Of late, there has been much talk of an imminent crash in residential real estate. The sector is expected to crumble under the weight of high inventories. After the clampdown on black money, fresh sales have come to a halt. Thanks to low sales and the banks tightening the screws, builders are in a financial bind, which is expected to precipitate distress sales. One research house has predicted that this will shave sizeable percentage points off India’s growth in the coming quarters.
Actually, the sector has been stuck with high inventories and faced a liquidity crunch for at least two years now – and yet, prices haven’t tumbled. There has been some correction, but there is no evidence of a crash. That is because a sizeable number of builders are not highly leveraged, and can therefore afford to sit on unsold stock for some more time.
This is how residential real estate works in India. The builder pays for the land and then sells the project. With the money paid by buyers, he carries out the construction. The only cost he has to pay out of his own pocket is the land. And if he is a serial builder, he will buy the land from the money he raised for earlier projects – there is no monitoring of these funds. In Noida, one of the real estate hotspots in the country, he needs to pay only 10 per cent upfront and the rest in installments over several years.
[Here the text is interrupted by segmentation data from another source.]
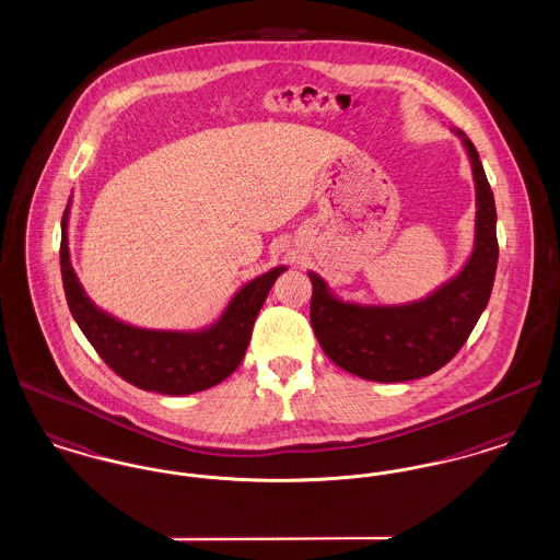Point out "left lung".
I'll use <instances>...</instances> for the list:
<instances>
[{
	"mask_svg": "<svg viewBox=\"0 0 560 560\" xmlns=\"http://www.w3.org/2000/svg\"><path fill=\"white\" fill-rule=\"evenodd\" d=\"M452 132L468 153L477 192L475 247L455 277L413 302L361 304L338 298L308 270L311 323L320 348L338 368L363 380L407 382L441 370L487 308L498 268L495 201L472 140L457 128Z\"/></svg>",
	"mask_w": 560,
	"mask_h": 560,
	"instance_id": "obj_1",
	"label": "left lung"
}]
</instances>
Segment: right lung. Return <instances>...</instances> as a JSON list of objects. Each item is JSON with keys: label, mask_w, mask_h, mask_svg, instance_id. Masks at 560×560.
Segmentation results:
<instances>
[{"label": "right lung", "mask_w": 560, "mask_h": 560, "mask_svg": "<svg viewBox=\"0 0 560 560\" xmlns=\"http://www.w3.org/2000/svg\"><path fill=\"white\" fill-rule=\"evenodd\" d=\"M69 208L60 224V272L69 311L83 336L117 375L142 390L183 397L212 388L240 368L268 292L288 267L245 283L212 325L195 331L147 329L101 311L83 290L69 254Z\"/></svg>", "instance_id": "1"}]
</instances>
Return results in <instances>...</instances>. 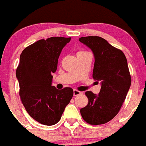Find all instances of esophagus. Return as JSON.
<instances>
[{
    "label": "esophagus",
    "instance_id": "esophagus-1",
    "mask_svg": "<svg viewBox=\"0 0 146 146\" xmlns=\"http://www.w3.org/2000/svg\"><path fill=\"white\" fill-rule=\"evenodd\" d=\"M80 94L81 92L79 91V90H73V95H74V96H78V95H79Z\"/></svg>",
    "mask_w": 146,
    "mask_h": 146
}]
</instances>
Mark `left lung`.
Instances as JSON below:
<instances>
[{
  "instance_id": "8db88e82",
  "label": "left lung",
  "mask_w": 146,
  "mask_h": 146,
  "mask_svg": "<svg viewBox=\"0 0 146 146\" xmlns=\"http://www.w3.org/2000/svg\"><path fill=\"white\" fill-rule=\"evenodd\" d=\"M79 41L94 53L93 78L101 84L98 95L87 91V106L80 110L84 120L90 125H102L116 117L125 100L131 84L128 62L120 50L99 36L82 37Z\"/></svg>"
}]
</instances>
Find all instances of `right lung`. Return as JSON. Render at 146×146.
Wrapping results in <instances>:
<instances>
[{
    "label": "right lung",
    "instance_id": "add662e5",
    "mask_svg": "<svg viewBox=\"0 0 146 146\" xmlns=\"http://www.w3.org/2000/svg\"><path fill=\"white\" fill-rule=\"evenodd\" d=\"M71 38L51 37L26 47L20 56L16 78L20 96L32 118L45 125L56 124L73 97L70 88L58 90L52 85L62 49Z\"/></svg>",
    "mask_w": 146,
    "mask_h": 146
}]
</instances>
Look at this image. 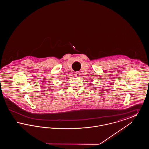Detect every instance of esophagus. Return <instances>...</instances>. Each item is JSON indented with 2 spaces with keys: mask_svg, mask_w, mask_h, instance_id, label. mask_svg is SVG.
I'll return each mask as SVG.
<instances>
[{
  "mask_svg": "<svg viewBox=\"0 0 149 149\" xmlns=\"http://www.w3.org/2000/svg\"><path fill=\"white\" fill-rule=\"evenodd\" d=\"M75 75L76 77H79V76L80 75V72H78V71H76V72H75Z\"/></svg>",
  "mask_w": 149,
  "mask_h": 149,
  "instance_id": "esophagus-1",
  "label": "esophagus"
}]
</instances>
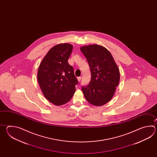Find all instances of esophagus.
Masks as SVG:
<instances>
[{
	"label": "esophagus",
	"mask_w": 157,
	"mask_h": 157,
	"mask_svg": "<svg viewBox=\"0 0 157 157\" xmlns=\"http://www.w3.org/2000/svg\"><path fill=\"white\" fill-rule=\"evenodd\" d=\"M81 77H77V80H78V82H80V81H81Z\"/></svg>",
	"instance_id": "1"
}]
</instances>
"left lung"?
<instances>
[{
  "label": "left lung",
  "instance_id": "1",
  "mask_svg": "<svg viewBox=\"0 0 157 157\" xmlns=\"http://www.w3.org/2000/svg\"><path fill=\"white\" fill-rule=\"evenodd\" d=\"M90 67L89 84L82 87L84 97L89 103L101 106L113 97L120 79L117 64L105 48L91 44L80 48Z\"/></svg>",
  "mask_w": 157,
  "mask_h": 157
}]
</instances>
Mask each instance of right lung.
Listing matches in <instances>:
<instances>
[{
    "instance_id": "1",
    "label": "right lung",
    "mask_w": 157,
    "mask_h": 157,
    "mask_svg": "<svg viewBox=\"0 0 157 157\" xmlns=\"http://www.w3.org/2000/svg\"><path fill=\"white\" fill-rule=\"evenodd\" d=\"M72 49L71 44L55 45L48 51L37 71V81L44 97L58 106L71 99L78 83L74 68L68 62Z\"/></svg>"
}]
</instances>
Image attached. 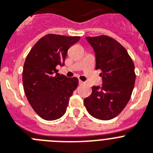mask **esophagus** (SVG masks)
<instances>
[{"label": "esophagus", "mask_w": 153, "mask_h": 153, "mask_svg": "<svg viewBox=\"0 0 153 153\" xmlns=\"http://www.w3.org/2000/svg\"><path fill=\"white\" fill-rule=\"evenodd\" d=\"M79 85H82V84H84V83H85L84 82H82V80H79Z\"/></svg>", "instance_id": "obj_1"}]
</instances>
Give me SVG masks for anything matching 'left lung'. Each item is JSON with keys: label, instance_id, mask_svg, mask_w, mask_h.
Segmentation results:
<instances>
[{"label": "left lung", "instance_id": "obj_1", "mask_svg": "<svg viewBox=\"0 0 153 153\" xmlns=\"http://www.w3.org/2000/svg\"><path fill=\"white\" fill-rule=\"evenodd\" d=\"M94 49L96 70L101 71L102 86H92L84 100L88 114L102 120L113 119L126 106L135 82L134 65L128 51L116 39L102 35L85 37Z\"/></svg>", "mask_w": 153, "mask_h": 153}]
</instances>
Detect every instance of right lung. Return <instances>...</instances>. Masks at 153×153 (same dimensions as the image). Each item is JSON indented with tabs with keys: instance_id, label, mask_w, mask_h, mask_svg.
<instances>
[{
	"instance_id": "right-lung-1",
	"label": "right lung",
	"mask_w": 153,
	"mask_h": 153,
	"mask_svg": "<svg viewBox=\"0 0 153 153\" xmlns=\"http://www.w3.org/2000/svg\"><path fill=\"white\" fill-rule=\"evenodd\" d=\"M79 36L47 34L37 41L27 55L22 82L29 104L46 120L59 119L66 112L69 99L79 79L57 73V65H65L68 50Z\"/></svg>"
}]
</instances>
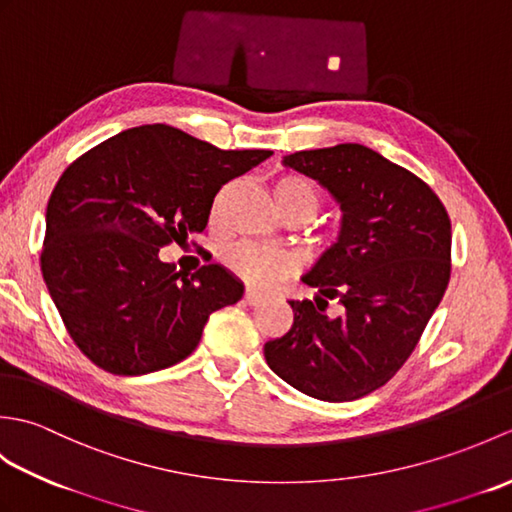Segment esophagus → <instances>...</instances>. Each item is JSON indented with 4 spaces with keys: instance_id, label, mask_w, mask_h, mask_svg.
<instances>
[{
    "instance_id": "34e87169",
    "label": "esophagus",
    "mask_w": 512,
    "mask_h": 512,
    "mask_svg": "<svg viewBox=\"0 0 512 512\" xmlns=\"http://www.w3.org/2000/svg\"><path fill=\"white\" fill-rule=\"evenodd\" d=\"M244 299H246V303H250V306H257V303H262L266 297L262 295V292L248 288V290L244 292Z\"/></svg>"
}]
</instances>
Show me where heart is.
Here are the masks:
<instances>
[{"instance_id":"heart-1","label":"heart","mask_w":512,"mask_h":512,"mask_svg":"<svg viewBox=\"0 0 512 512\" xmlns=\"http://www.w3.org/2000/svg\"><path fill=\"white\" fill-rule=\"evenodd\" d=\"M226 193L217 200V209H220ZM273 200L277 209L288 213L306 215L308 220L319 211V191L314 184L301 176H281L273 182ZM226 264L231 266L233 273H237L248 284L255 286H273L281 277L290 275L297 268V259L284 250H270L253 244H239L228 250Z\"/></svg>"}]
</instances>
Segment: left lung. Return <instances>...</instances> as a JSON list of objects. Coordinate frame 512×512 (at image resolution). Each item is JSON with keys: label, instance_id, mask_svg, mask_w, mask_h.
Segmentation results:
<instances>
[{"label": "left lung", "instance_id": "obj_1", "mask_svg": "<svg viewBox=\"0 0 512 512\" xmlns=\"http://www.w3.org/2000/svg\"><path fill=\"white\" fill-rule=\"evenodd\" d=\"M284 165L341 204L339 239L288 301L295 323L264 345L268 367L301 394L356 400L383 387L416 350L449 286L451 220L427 182L365 145L297 151ZM339 298L342 314H327Z\"/></svg>", "mask_w": 512, "mask_h": 512}]
</instances>
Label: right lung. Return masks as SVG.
Instances as JSON below:
<instances>
[{
    "instance_id": "1",
    "label": "right lung",
    "mask_w": 512,
    "mask_h": 512,
    "mask_svg": "<svg viewBox=\"0 0 512 512\" xmlns=\"http://www.w3.org/2000/svg\"><path fill=\"white\" fill-rule=\"evenodd\" d=\"M270 156L156 123L103 140L63 171L46 209L41 273L94 365L118 376L176 365L198 347L211 312L242 299L244 284L224 266L189 279L158 255L202 233L222 184Z\"/></svg>"
}]
</instances>
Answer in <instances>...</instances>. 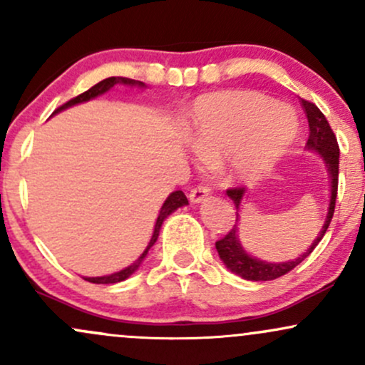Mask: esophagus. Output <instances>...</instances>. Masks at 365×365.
I'll return each mask as SVG.
<instances>
[{
	"instance_id": "esophagus-1",
	"label": "esophagus",
	"mask_w": 365,
	"mask_h": 365,
	"mask_svg": "<svg viewBox=\"0 0 365 365\" xmlns=\"http://www.w3.org/2000/svg\"><path fill=\"white\" fill-rule=\"evenodd\" d=\"M209 192H211V188L207 185H195L194 188H190V192H188V199H190L192 204H197L200 202V200L206 199Z\"/></svg>"
}]
</instances>
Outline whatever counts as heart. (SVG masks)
<instances>
[{
  "label": "heart",
  "mask_w": 365,
  "mask_h": 365,
  "mask_svg": "<svg viewBox=\"0 0 365 365\" xmlns=\"http://www.w3.org/2000/svg\"><path fill=\"white\" fill-rule=\"evenodd\" d=\"M297 118L292 110L255 91H220L197 99L192 137L206 161L233 156L242 177H255L292 144Z\"/></svg>",
  "instance_id": "1"
}]
</instances>
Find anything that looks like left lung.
<instances>
[{
    "mask_svg": "<svg viewBox=\"0 0 365 365\" xmlns=\"http://www.w3.org/2000/svg\"><path fill=\"white\" fill-rule=\"evenodd\" d=\"M302 106L305 110V115H307L309 121V139L307 145L314 150L321 154L324 158L326 165H328L329 173H331V202H329V211L328 216H326V223L322 226L319 237L314 240L311 249L307 250L304 255H300L299 259L290 262H282V264H267L262 261H257V259L250 257L244 252L240 242L237 238V225L230 230L228 233L223 238L216 242V250L220 254L221 261H223L233 273L242 276L244 279H250V282H269V279H276L279 276L290 273L293 267L299 266L300 262L307 257L309 254L316 249V245L319 244L321 238L324 237L326 230L333 220L334 206H336V194H338V166H340V148H338L336 135H334L333 128L329 127L328 120L322 115L319 108L311 101H305L302 99ZM230 199L233 200L235 207L238 209L240 206L242 195H244V187H230L226 190Z\"/></svg>",
    "mask_w": 365,
    "mask_h": 365,
    "instance_id": "obj_1",
    "label": "left lung"
}]
</instances>
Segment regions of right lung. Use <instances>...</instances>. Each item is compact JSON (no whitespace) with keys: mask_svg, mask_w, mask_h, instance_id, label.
Wrapping results in <instances>:
<instances>
[{"mask_svg":"<svg viewBox=\"0 0 365 365\" xmlns=\"http://www.w3.org/2000/svg\"><path fill=\"white\" fill-rule=\"evenodd\" d=\"M115 83H127V86H133V83H139V86H144V83H142V82H135V81H132V78H127V77H110V78H104V81L98 82V83H96V86H92L89 91L82 92V94H78L77 98H72V99H70V101H66L65 104H61V106L58 108V110L54 111V113H58V111L65 110V108H68V106H73V104H77V103L89 101V99L96 98V96L103 94V92H106V91H110L111 87L115 86ZM54 113H53V115H54ZM185 204H188V200H187V197H185V194H183L182 190H175L173 194H170L168 199H166V200H165V204H163L161 211H159V216H158L156 226H154L153 238H150V242H149L148 249L144 250V254H142L140 257L137 259V261L132 264V266L125 267V269L118 271V273L110 274V276H101V278H86V282L98 283V284H111V283H118V282H123V279H127L128 276L132 274L133 271H135L137 267L140 266L142 259H144L145 255H148L149 249H150V247L154 245V242L158 240L159 230H161V225H163V221H165V217H168V216L171 215V212L175 211V209H178V207L185 206Z\"/></svg>","mask_w":365,"mask_h":365,"instance_id":"right-lung-1","label":"right lung"}]
</instances>
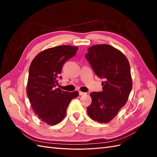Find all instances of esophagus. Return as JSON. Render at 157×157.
I'll use <instances>...</instances> for the list:
<instances>
[{
  "mask_svg": "<svg viewBox=\"0 0 157 157\" xmlns=\"http://www.w3.org/2000/svg\"><path fill=\"white\" fill-rule=\"evenodd\" d=\"M86 93H84V92H79V95L80 96H82V95H84V94H86Z\"/></svg>",
  "mask_w": 157,
  "mask_h": 157,
  "instance_id": "esophagus-1",
  "label": "esophagus"
}]
</instances>
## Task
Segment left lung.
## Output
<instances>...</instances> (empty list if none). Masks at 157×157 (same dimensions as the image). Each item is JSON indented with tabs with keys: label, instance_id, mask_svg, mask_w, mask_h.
I'll list each match as a JSON object with an SVG mask.
<instances>
[{
	"label": "left lung",
	"instance_id": "obj_1",
	"mask_svg": "<svg viewBox=\"0 0 157 157\" xmlns=\"http://www.w3.org/2000/svg\"><path fill=\"white\" fill-rule=\"evenodd\" d=\"M85 57L95 74L104 79L103 91L90 94L92 101L87 113L95 121L109 122L125 105L132 90L129 61L120 50L109 44L90 47Z\"/></svg>",
	"mask_w": 157,
	"mask_h": 157
}]
</instances>
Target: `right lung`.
Returning <instances> with one entry per match:
<instances>
[{
    "mask_svg": "<svg viewBox=\"0 0 157 157\" xmlns=\"http://www.w3.org/2000/svg\"><path fill=\"white\" fill-rule=\"evenodd\" d=\"M78 48L69 45L55 46L42 51L33 59L29 70L27 94L33 111L48 125L62 121L71 99L78 92L56 88L63 64L75 56Z\"/></svg>",
    "mask_w": 157,
    "mask_h": 157,
    "instance_id": "add662e5",
    "label": "right lung"
}]
</instances>
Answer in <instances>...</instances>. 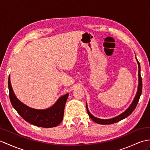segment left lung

Many builders who have not been able to sell apartments have simply halted construction, rather than take debt to complete their projects. A majority of projects are therefore behind schedule. Buyers are helpless. Some builders had offered to pay penalties in case of a delay, but the promise comes laden with so many riders that buyers seldom get paid.
Those builders who are highly leveraged do indeed have a problem in their hands. While banks had turned their back on them long time ago, NBFCs and private lenders have also started to say no to them. Most of the builders in this category are those who are into commercial real estate as well, where pre-sale does not happen. Such projects are financed out of debt.
With the debt tap turned off, and the equity market having tuned cold to real estate years ago, these builders are now desperate. Some large builders I know admit that they are inundated with requests from those in distress to buy their projects. A Godrej Properties executive recently told media that his company has been approached by builders who are unable to complete their projects. But not all stuck projects will sell – those in the boondocks don’t stand a chance. It is, after all, a buyer’s market. Those who have the money will cherry-pick their projects.
This might lead to a sea change in the country’s real estate landscape. So far, large business houses have stayed away from it. The reasons are obvious: the cash transactions involved in the business, the headache of negotiating a plethora of rules in every market (every state has its own set of rules) and the never-ending speed money. But now they see an opportunity in the large number of projects that have got all clearances but are stuck because of the lack of funds.
Trust in builders is really low amongst home buyers. They are looking for projects that are backed by sound corporations. And that is where business houses like Tata, Godrej, Bharti and Mahindra have the opportunity. In spite of the crisis, the love affair of Indians with real estate is far from over. Projects at the right price (The euphoria over premium homes has died down: not a single premium project has been launched in Mumbai so far in 2015, says a report by Knight Frank!), and backed by respectable names, will still find buyers.
This trend was in evidence earlier this week when Eros, a fairly large builder, tied up with Bharti Realty for a large-sized project on the outskirts of Delhi. It is worth noting that Eros has already executed projects in that area but chose to partner with Bharti Realty for this one. This is a clear indication of things to come – expect more such announcements in the future.
Will it mean lower prices for home buyers? That may not happen. This is because builders have sharply cut down new launches, and there is a slight uptake in demand. According to Knight Frank, in the second half of 2015, launches will be down 52 per cent (from 37,643 in the second half of 2014) to 18,000, while absorption will improve 24 per cent (from 12,075) to 15,000, which will cause the weighted average price to climb three per cent.
The crash in home prices may not happen, after all.